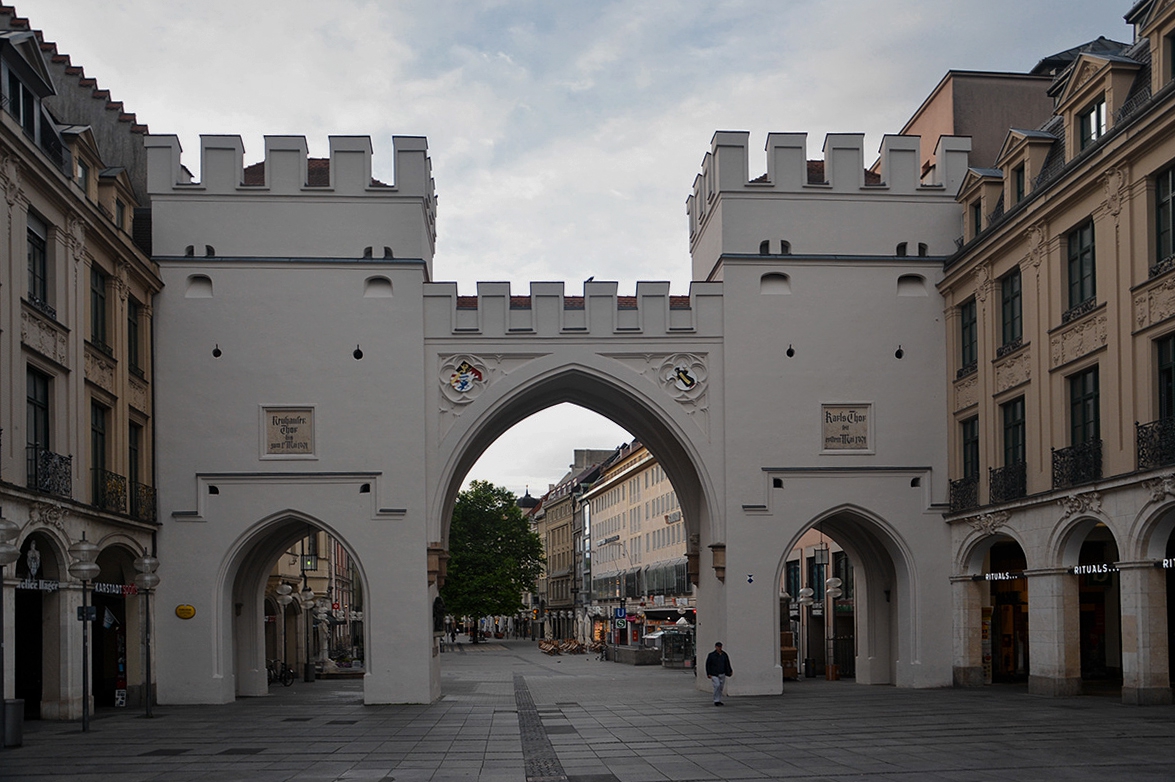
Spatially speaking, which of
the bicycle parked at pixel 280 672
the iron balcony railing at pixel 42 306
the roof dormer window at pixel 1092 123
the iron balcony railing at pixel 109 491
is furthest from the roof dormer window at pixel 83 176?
the roof dormer window at pixel 1092 123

DIRECTIONS FOR THIS TASK: Retype the text of each item above word for word, leaving out the pictures.

ANSWER IN FULL:
Spatially speaking, which of
the bicycle parked at pixel 280 672
the iron balcony railing at pixel 42 306
the roof dormer window at pixel 1092 123
the iron balcony railing at pixel 109 491
is furthest from the roof dormer window at pixel 83 176?
the roof dormer window at pixel 1092 123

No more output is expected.